Zusagen von Philanthropinnen und Philanthropen liegen bereits vor, um den Aufbau des Bachelors of Science in Psychologie zu finanzieren, ebenso die Master-Vertiefung in Kinder- und Jugendpsychologie, drei verhaltenswissenschaftliche Forschungsthemen sowie ein psychologisches Forschungslabor. Auch ist ein Team für den Aufbau bestimmt. Für die Gründung der neuen Fakultät braucht es eine Änderung des Universitätsgesetzes. Wichtige Schritte wurden bereits getan: Noch vor Ende Jahr gelangt das revidierte Gesetz in die Vernehmlassung. In diesem vorgesehen ist auch die Umwandlung des heutigen Departements Gesundheitswissenschaften und Medizin per 2023 in eine Fakultät. Der Regierungsrat begrüsst die beiden neuen Fakultäten, leisteten diese doch einen Beitrag, um vom Arbeitsmarkt nachgefragte Fachkräfte auszubilden (siehe Medienmitteilung des Bildungs- und Kulturdepartements vom 10. Dezember).

Initiative für Funktionsfähigkeit, Gesundheit und Wohlbefinden

Ein zweiter Baustein ist die Gründung der «Initiative für Funktionsfähigkeit, Gesundheit und Wohlbefinden». An dieser beteiligen sich alle Fakultäten und bringen ihre jeweilige Expertise ein. Elementare Verbesserungen in der öffentlichen Gesundheit im 19. Jahrhundert – man denke an den Ausbau der Wasserversorgung, das wachsende Bewusstsein für die Wichtigkeit von Hygiene und die stark verbesserte Ernährungssituation für Millionen von Menschen – haben zusammen mit enormen Fortschritten in der Medizin in den entwickelten Ländern fast zu einer Verdoppelung der Lebenserwartung geführt. Wir leben doppelt so lang; doch erfreuen wir uns dabei auch einer robusten Gesundheit?

Gesundheit statt Krankheit messen

Wie unser Umgang mit der Corona-Pandemie zeigt, dominieren heute den Diskurs über Gesundheit in erster Linie Statistiken von Krankheits- und Todesfällen. Doch diese Zahlen sind nicht geeignet, um den Grad der Gesundheit zu messen. Im Zentrum dieser Initiative steht deshalb das Anliegen, individuelle und kollektive Standards für die Funktionsfähigkeit, die Gesundheit und das Wohlbefinden bei akuten und chronischen Krankheiten, nach einer Verletzung und im Alter zu bestimmen. Basis bildet eine Kooperation mit der Weltgesundheitsorganisation (WHO): Die Universität ermittelt Standards, und die WHO setzt diese um.

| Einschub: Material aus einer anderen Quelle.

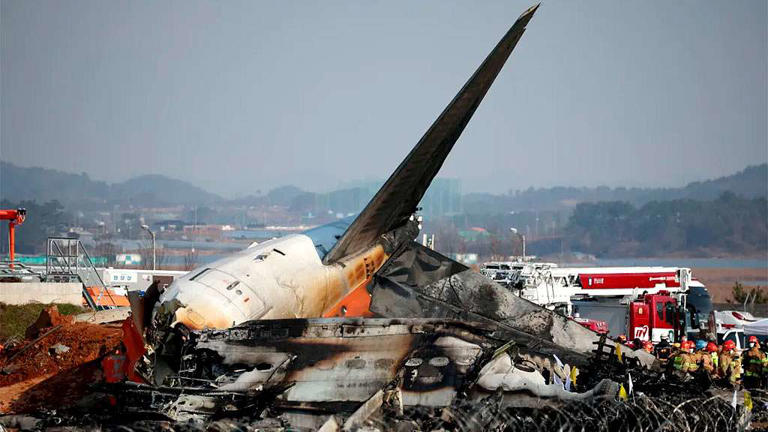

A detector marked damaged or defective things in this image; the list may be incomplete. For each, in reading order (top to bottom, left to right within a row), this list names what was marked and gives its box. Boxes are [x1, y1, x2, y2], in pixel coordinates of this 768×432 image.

burnt wing section [324, 5, 540, 264]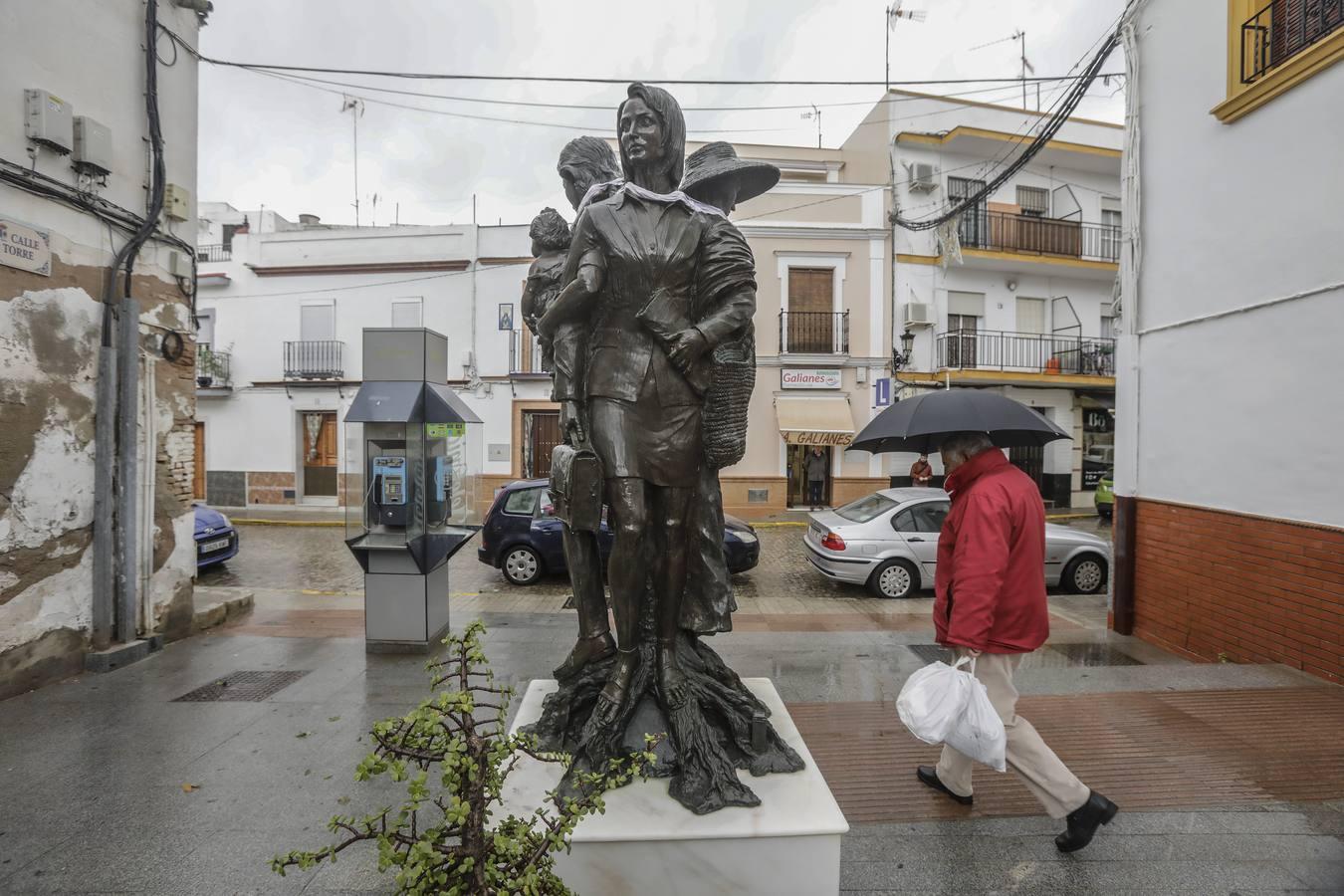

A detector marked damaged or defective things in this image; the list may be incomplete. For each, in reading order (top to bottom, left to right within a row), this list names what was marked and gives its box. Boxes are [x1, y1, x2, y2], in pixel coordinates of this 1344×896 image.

peeling plaster wall [0, 1, 200, 698]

Digitalisierung vorantreiben und reflektieren

Der dritte Baustein schliesslich ist die Gründung des «Zentrums für digitale Innovation». Online-Märkte, «Big Data» und künstliche Intelligenz befeuern die digitale Transformation von persönlichen Lebensbereichen, verändern aber auch Politik, Wirtschaft und Wissenschaft fundamental. Die Forschenden, die im geplanten Zentrum neue Wissensräume erschliessen sollen, werden sich mit einer Vielfalt von Fragen beschäftigen: Welche (digitalen) Kompetenzen sind erforderlich im Kontext des Schutzes sensibler Daten, im Jugendschutz oder bei Fragen des Machtmissbrauchs in der politischen Meinungsbildung oder zur Nutzung von Daten, zur Entwicklung von Märkten und zum Design von neuen Organisationen?

Bruno Staffelbach: «Mit all diesen drei Entwicklungsschritten tragen wir dazu bei, den Fachkräftemangel in kritischen Branchen zu reduzieren, die Standortattraktivität von Luzern und der Zentralschweiz zu steigern und das Profil der Universität Luzern zu stärken.»